Rosja najwyraźniej boryka się z ogromnym brakiem zaopatrzenia w przypadku pocisków – gdzie poszły lata inwestycji w inteligentne systemy UAV? Tego raczej się nie dowiemy, jednak pokazuje to, że Rosjanom po prostu brakuje broni.
Portal Forbes w marcu (około miesiąc po rozpoczęciu wojny) podał, że od początku inwazji Rosja straciła ponad 2500 sztuk sprzętu wojskowego wartego 5 mld dolarów – od tego momentu minęły już ponad dwa miesiące i straty z pewnością są zdecydowanie większe.

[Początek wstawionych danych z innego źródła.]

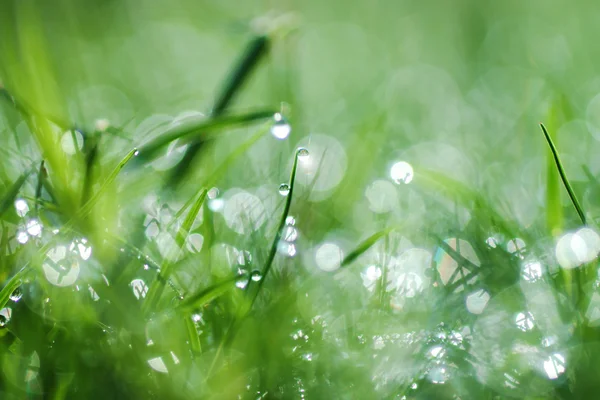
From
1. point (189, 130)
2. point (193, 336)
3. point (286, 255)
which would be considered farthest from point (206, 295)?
point (189, 130)

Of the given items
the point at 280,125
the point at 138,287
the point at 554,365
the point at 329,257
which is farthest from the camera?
the point at 280,125

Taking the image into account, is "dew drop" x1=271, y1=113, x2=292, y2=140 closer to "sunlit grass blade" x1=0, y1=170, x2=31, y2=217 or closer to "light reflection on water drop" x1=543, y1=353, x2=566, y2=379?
"sunlit grass blade" x1=0, y1=170, x2=31, y2=217

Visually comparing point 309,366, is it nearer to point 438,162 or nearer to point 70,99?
point 438,162

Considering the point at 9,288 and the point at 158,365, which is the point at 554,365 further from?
the point at 9,288

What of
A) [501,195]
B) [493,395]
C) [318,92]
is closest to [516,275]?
[493,395]

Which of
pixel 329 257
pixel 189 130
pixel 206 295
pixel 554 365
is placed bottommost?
pixel 554 365

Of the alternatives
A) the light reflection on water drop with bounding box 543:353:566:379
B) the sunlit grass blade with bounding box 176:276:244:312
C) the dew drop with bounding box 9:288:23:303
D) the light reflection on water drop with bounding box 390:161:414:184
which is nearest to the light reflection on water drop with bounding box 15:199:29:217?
the dew drop with bounding box 9:288:23:303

Bomba z plastikowego kubka i granatu to nie jedyny tego typu pomysł na broń Rosji. W kwietniu pojawił się film, na którym ukraiński żołnierz rozbiera rosyjskiego drona Orlan-10, który także był zbudowany bardzo prowizorycznie. W jego środku znaleziono zwykłą konsumencką lustrzankę Canona, zakrętkę od butelki jako pokrywę zbiornika paliwa oraz taśmę klejącą, która spinała obudowę drona w całość.
Chyba nikt nie powinien już uwierzyć w mit potężnej rosyjskiej armii.